In [1]:
# Experimental classifier that uses a CNN architecture and softmax activation in the last layer

import numpy as np
import tensorflow as tf
import time
import matplotlib.pyplot as plt
from tensorflow.keras import layers
import sklearn.metrics as skm
import os
from sklearn.model_selection import train_test_split

2023-06-29 17:26:04.446575: I tensorflow/core/platform/cpu_feature_guard.cc:182] This TensorFlow binary is optimized to use available CPU instructions in performance-critical operations.
To enable the following instructions: AVX2 FMA, in other operations, rebuild TensorFlow with the appropriate compiler flags.


In [2]:
# Load the datasets

data_path = '/Users/as274094/Documents/psf_dataset2/'
test_dataset = np.load(data_path + 'test_Euclid_res_20000_TestStars_id_002GT_100_bins.npy', allow_pickle=True)[()]
train_dataset = np.load(data_path + 'train_Euclid_res_52000_TrainStars_id_002GT_100_bins.npy', allow_pickle=True)[()]

In [17]:
def calculate_success_rate(confusion_matrix):
    """ Metric that contemplates success as the true spectral class with a tolerance of one adjacent class
    """
    diagonal = np.trace(confusion_matrix)
    diagonal_neighbors = np.sum(np.diagonal(confusion_matrix, offset=1)) + np.sum(np.diagonal(confusion_matrix, offset=-1))
    total_classified = np.sum(confusion_matrix)
    
    success_rate = (diagonal + diagonal_neighbors) / total_classified
    return success_rate

class TrainingCompletionCallback(tf.keras.callbacks.Callback):
    """ Callback to display training information only at the end of the training of one network
    """
    def on_train_end(self, logs=None):
        epochs = len(self.model.history.history['loss'])
        final_loss = self.model.history.history['loss'][-1]
        final_val_loss = self.model.history.history['val_loss'][-1]
        final_acc = self.model.history.history['categorical_accuracy'][-1]
        final_val_acc = self.model.history.history['val_categorical_accuracy'][-1]

        print("Training completed. Number of epochs:", epochs, ", Final training loss:", final_loss, ", Final validation loss:", final_val_loss)
        print("Final accuracy:", final_acc, "Final validation accuracy:", final_val_acc)

completion_callback = TrainingCompletionCallback()

initializer = tf.keras.initializers.GlorotNormal(seed = 25)
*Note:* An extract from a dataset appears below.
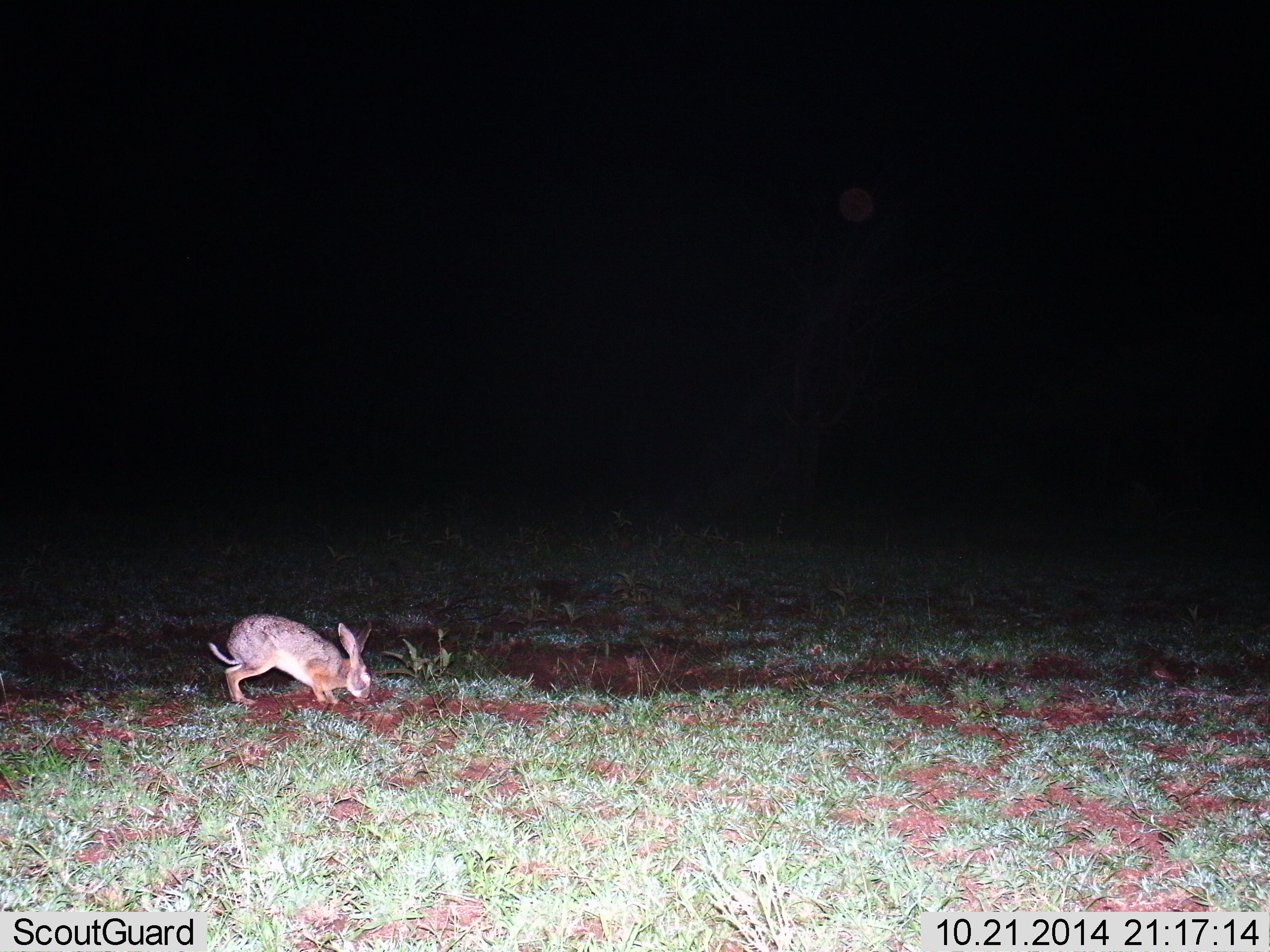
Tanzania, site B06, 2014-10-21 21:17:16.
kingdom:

star_class_labels = ['O5','B0','B5','A0','A5','F0','F5','G0','G5','K0','K5','M0','M5']

class CNN_model:
    """Wrapper class to train the network with a PCA dataset and a given architecture."""
    def __init__(self, train_dataset, test_dataset, architecture):
        """Receives the name of the dataset and the already created network and loads the needed variables."""
        train_stars = np.expand_dims(train_dataset['noisy_stars'], axis = 3)
        self.x_train, self.x_val, self.y_train, self.y_val = train_test_split(train_stars,
                                                                               train_dataset['SED_ids'],test_size = 20000, shuffle = False) # Reserve 20,000 stars for validation
        self.x_test = np.expand_dims(test_dataset['noisy_stars'], axis = 3)
        self.y_test = test_dataset['SED_ids']
        self.y_train_cat = tf.keras.utils.to_categorical(self.y_train,num_classes = 13)
        self.y_val_cat = tf.keras.utils.to_categorical(self.y_val,num_classes = 13)
        self.y_test_cat = tf.keras.utils.to_categorical(self.y_test,num_classes = 13)
        self.learning = []
        self.model = architecture
        
    
    def train_model(self, learning_rate, training_epochs, patience_epochs):

        self.model.compile(
            loss = 'categorical_crossentropy',
            optimizer = tf.keras.optimizers.Adam(learning_rate = learning_rate),
            metrics = 'categorical_accuracy'
        )
        early_stopping = tf.keras.callbacks.EarlyStopping(monitor = "val_loss", patience = patience_epochs, restore_best_weights=True)

        learn = self.model.fit(self.x_train, self.y_train_cat, epochs= training_epochs, verbose = 0,
                                        callbacks = [completion_callback,early_stopping], validation_data=(self.x_val,self.y_val_cat), shuffle=True) 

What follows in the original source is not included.